I consider the pattern where you create a widget, call grid, create a widget, call grid, ... to be an antipattern. It makes it difficult to visualize the layout and makes it more difficult to change the layout. I find that the layout code can change frequently during development as you add new widgets or improve the layout.

lbl_isbn_lone = Label(lone, text="ISBN:")
txt_isbn_lone = Entry(lone, width=30)
lbl_title_lone = Label(lone, text="Title:")
txt_title_lone = Entry(lone, width=30)
...


... do it like this:

lbl_isbn_lone = Label(lone, text="ISBN:")
txt_isbn_lone = Entry(lone, width=30)
lbl_title_lone = Label(lone, text="Title:")
txt_title_lone = Entry(lone, width=30)
...


## Use more whitespace

Right now you have a giant wall of code for creating widgets and laying them out. There's no way to tell if there's any sort of organization to your code, it's all just one giant block of code.
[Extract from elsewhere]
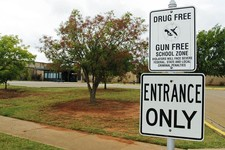 -                A sign declaring Stillwater Junior High School as a drug free and gun free zone is pictured outside the school in Stillwater, Okla., Wednesday, Sept. 26, 2012.  A 13-year-old student sh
You have some comments, but comments alone don't do a good job of helping our eye organize what we see.

Specifically, add a blank line before # Tab 1: Lone Code and before # Tab 2: Codes from CSV

## Don't make complex function calls.

save_code_png(txt_isbn_lone.get(), txt_title_lone.get(),
Path(txt_save_path_lone.get()))


Do this:

isbn = txt_isbn_lone.get()
title = txt_title_lone.get()
path = Path(txt_save_path_lone.get())

save_code_png(isbn, title, path)
`

I think it makes the code easier to read, and it makes the code easier to debug since it's easier to examine the values before passing them to the function.